_Supplied records_:

::::::::

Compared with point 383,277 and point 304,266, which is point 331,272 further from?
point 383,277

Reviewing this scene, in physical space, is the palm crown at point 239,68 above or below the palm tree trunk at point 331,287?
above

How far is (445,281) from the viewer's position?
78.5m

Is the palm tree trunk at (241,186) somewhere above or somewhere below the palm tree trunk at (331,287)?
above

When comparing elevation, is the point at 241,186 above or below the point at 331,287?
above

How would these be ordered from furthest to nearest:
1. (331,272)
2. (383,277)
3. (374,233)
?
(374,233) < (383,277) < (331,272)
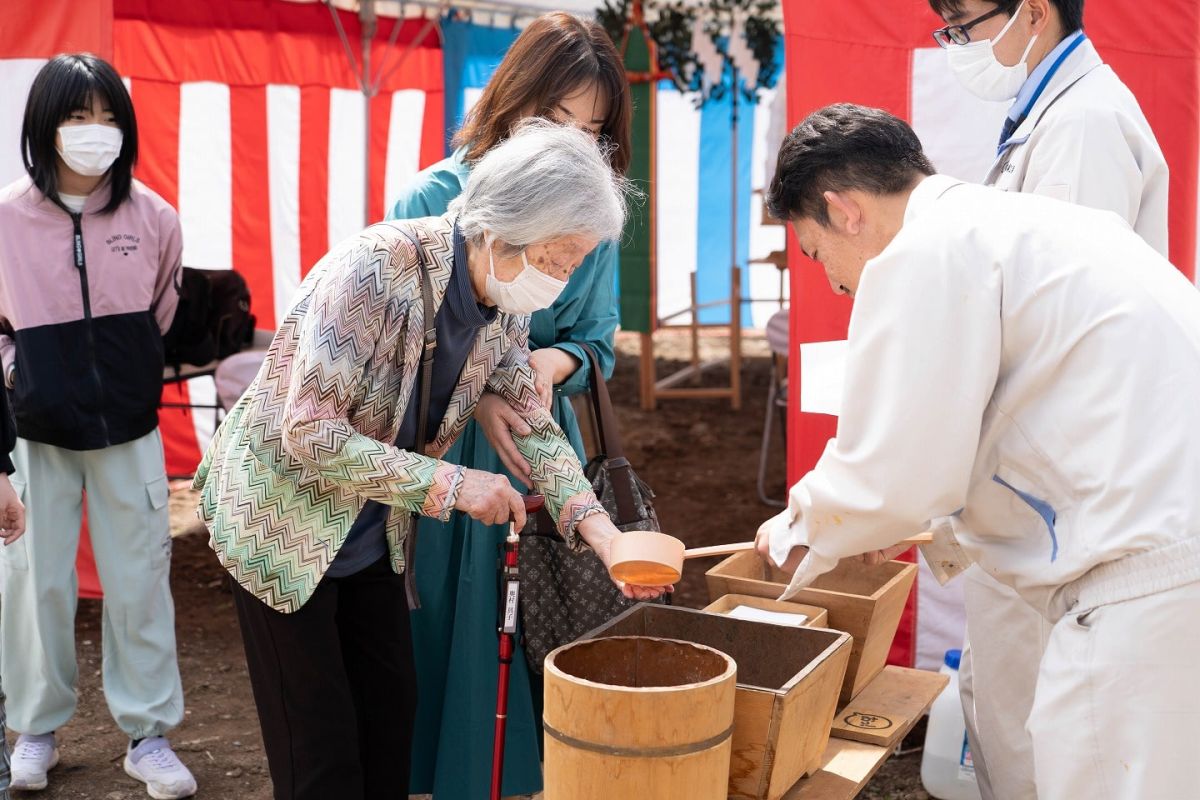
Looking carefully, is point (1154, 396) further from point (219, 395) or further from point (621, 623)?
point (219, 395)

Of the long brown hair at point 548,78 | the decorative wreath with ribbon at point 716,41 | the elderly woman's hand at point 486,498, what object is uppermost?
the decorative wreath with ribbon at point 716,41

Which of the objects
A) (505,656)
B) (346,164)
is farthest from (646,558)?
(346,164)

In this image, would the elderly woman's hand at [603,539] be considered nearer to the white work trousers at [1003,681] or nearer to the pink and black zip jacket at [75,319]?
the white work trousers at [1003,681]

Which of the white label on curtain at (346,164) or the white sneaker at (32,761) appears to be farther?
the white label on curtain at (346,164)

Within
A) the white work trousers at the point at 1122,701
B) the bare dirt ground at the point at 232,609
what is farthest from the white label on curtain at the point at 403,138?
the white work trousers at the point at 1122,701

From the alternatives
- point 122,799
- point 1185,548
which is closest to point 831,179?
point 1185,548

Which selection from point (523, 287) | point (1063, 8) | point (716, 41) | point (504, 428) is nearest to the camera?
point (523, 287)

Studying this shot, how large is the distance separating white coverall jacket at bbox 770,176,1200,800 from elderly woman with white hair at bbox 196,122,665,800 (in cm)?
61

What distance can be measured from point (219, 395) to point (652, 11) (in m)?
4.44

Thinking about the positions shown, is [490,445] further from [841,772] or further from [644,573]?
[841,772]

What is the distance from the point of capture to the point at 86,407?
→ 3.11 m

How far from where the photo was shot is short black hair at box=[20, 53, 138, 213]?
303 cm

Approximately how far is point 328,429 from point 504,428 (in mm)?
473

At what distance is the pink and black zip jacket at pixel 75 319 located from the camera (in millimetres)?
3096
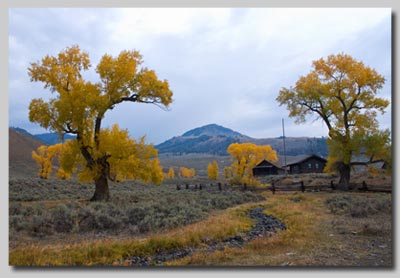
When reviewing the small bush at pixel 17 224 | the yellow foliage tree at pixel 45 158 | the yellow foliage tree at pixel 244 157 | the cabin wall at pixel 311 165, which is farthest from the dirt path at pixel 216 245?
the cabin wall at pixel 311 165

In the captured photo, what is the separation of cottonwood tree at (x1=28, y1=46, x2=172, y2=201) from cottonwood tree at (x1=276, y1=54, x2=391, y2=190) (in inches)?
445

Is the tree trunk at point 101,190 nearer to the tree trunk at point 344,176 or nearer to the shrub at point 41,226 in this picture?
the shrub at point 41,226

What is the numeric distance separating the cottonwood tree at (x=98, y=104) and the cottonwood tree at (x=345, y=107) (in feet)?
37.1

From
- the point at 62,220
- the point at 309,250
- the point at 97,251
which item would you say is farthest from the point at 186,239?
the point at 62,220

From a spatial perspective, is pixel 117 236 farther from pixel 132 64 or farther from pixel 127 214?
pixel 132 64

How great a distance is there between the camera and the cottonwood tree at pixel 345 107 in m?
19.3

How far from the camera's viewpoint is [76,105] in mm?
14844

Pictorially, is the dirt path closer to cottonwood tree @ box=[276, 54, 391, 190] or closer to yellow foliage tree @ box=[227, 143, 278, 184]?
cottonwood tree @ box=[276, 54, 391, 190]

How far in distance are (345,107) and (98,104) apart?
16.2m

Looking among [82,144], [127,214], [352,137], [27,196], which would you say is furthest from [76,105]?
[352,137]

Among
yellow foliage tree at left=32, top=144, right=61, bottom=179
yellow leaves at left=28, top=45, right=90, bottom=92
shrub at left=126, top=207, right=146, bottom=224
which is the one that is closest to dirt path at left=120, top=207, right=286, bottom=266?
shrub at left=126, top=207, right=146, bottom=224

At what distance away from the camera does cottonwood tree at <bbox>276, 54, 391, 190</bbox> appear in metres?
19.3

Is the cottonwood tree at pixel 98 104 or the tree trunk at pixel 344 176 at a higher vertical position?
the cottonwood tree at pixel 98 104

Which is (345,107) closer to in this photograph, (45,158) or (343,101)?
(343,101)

::::::::

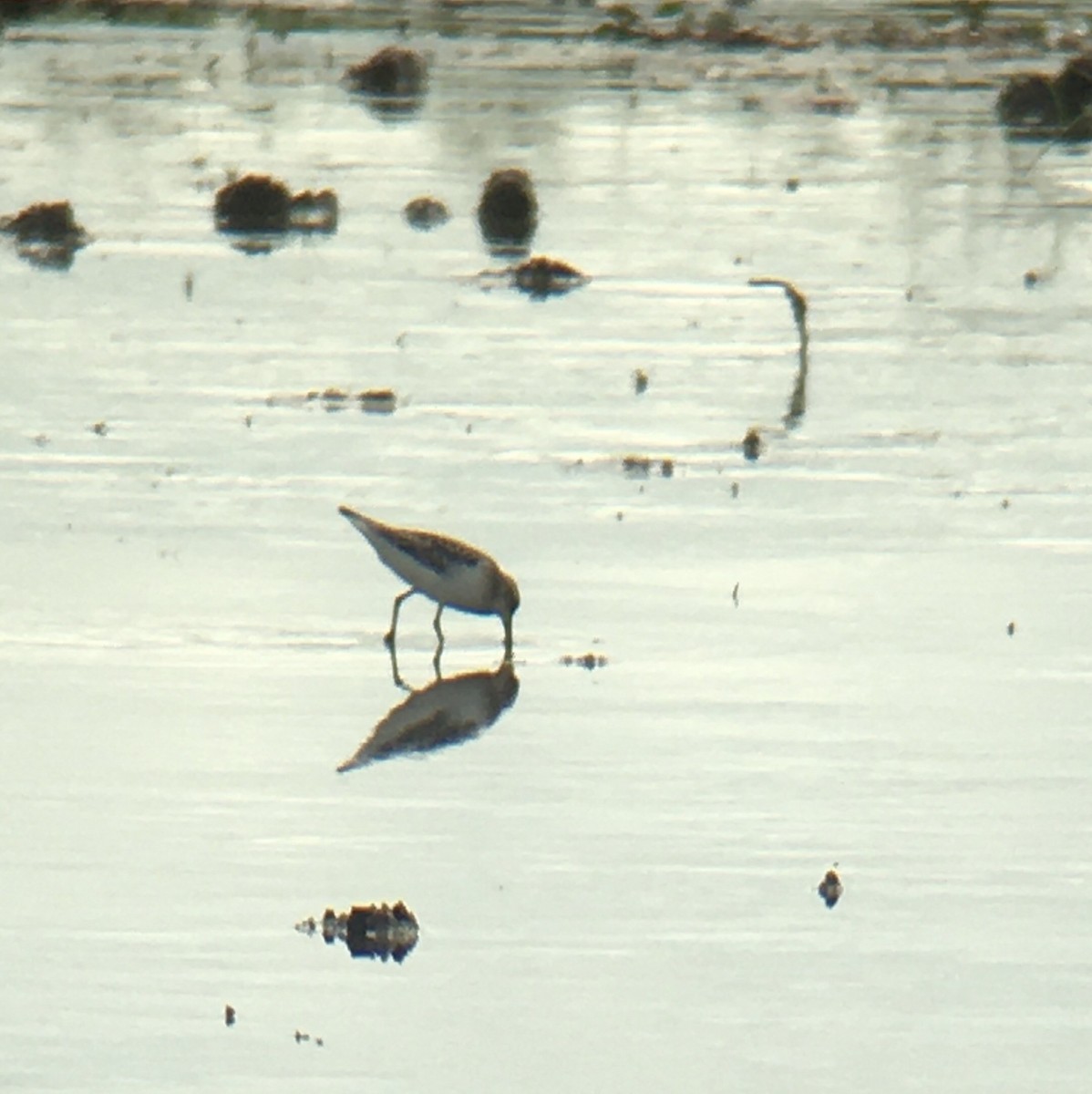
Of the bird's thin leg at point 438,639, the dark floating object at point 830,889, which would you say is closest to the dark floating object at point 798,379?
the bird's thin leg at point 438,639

::::::::

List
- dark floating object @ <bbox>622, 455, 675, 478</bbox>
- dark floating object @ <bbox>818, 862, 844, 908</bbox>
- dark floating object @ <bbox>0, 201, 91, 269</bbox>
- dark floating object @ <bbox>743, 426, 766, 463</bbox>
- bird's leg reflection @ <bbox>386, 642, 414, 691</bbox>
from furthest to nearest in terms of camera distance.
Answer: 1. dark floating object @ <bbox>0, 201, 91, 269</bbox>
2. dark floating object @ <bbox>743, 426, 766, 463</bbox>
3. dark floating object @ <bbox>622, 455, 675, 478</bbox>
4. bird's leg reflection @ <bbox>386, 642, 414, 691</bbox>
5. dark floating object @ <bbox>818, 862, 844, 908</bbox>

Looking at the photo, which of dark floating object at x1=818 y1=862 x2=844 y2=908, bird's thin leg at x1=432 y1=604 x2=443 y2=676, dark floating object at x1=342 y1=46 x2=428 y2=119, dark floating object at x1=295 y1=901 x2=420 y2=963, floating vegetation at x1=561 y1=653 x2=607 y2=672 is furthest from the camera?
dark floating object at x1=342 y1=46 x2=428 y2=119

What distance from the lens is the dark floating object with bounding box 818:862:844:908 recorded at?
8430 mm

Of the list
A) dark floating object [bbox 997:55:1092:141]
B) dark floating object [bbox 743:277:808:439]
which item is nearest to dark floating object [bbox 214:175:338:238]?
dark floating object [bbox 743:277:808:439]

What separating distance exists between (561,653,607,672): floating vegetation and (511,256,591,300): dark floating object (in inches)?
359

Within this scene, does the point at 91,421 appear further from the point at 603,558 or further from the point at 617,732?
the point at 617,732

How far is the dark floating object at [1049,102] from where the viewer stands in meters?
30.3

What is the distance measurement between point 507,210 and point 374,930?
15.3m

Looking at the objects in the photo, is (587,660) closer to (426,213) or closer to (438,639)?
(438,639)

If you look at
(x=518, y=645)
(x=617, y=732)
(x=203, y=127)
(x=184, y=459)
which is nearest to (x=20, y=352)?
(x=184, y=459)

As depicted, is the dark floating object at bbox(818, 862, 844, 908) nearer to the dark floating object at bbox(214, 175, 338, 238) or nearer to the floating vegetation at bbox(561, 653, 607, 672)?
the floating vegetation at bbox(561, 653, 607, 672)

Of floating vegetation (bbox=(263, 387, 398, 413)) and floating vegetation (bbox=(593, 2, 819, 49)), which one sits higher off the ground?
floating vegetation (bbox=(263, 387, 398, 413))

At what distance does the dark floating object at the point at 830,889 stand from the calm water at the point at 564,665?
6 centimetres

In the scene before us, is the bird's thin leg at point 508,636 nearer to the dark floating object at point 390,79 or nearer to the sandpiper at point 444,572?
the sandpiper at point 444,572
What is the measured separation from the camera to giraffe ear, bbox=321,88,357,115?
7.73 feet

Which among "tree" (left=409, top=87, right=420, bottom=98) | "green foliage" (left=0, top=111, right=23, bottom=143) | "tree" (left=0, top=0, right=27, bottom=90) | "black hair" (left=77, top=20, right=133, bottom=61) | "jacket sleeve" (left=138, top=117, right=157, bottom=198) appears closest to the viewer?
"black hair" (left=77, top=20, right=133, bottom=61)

::::::::

_What you should do_: Reproduce the entries verbatim, beginning at the line containing "Compared with point" and continuing through the line containing "(374,233) < (383,277) < (331,272)".

_Result_:
Compared with point 383,277 and point 304,266, which is point 331,272 further from?
point 383,277

Reviewing this scene, in physical space, is the palm crown at point 239,68 above or below the palm tree trunk at point 331,287?
above

How far is (445,281) from the viewer's position?
78.5m

Is the palm tree trunk at (241,186) somewhere above or somewhere below the palm tree trunk at (331,287)?
above

When comparing elevation, is the point at 241,186 above or below the point at 331,287?
above

How would these be ordered from furthest to nearest:
1. (331,272)
2. (383,277)
3. (374,233)
?
(374,233) < (383,277) < (331,272)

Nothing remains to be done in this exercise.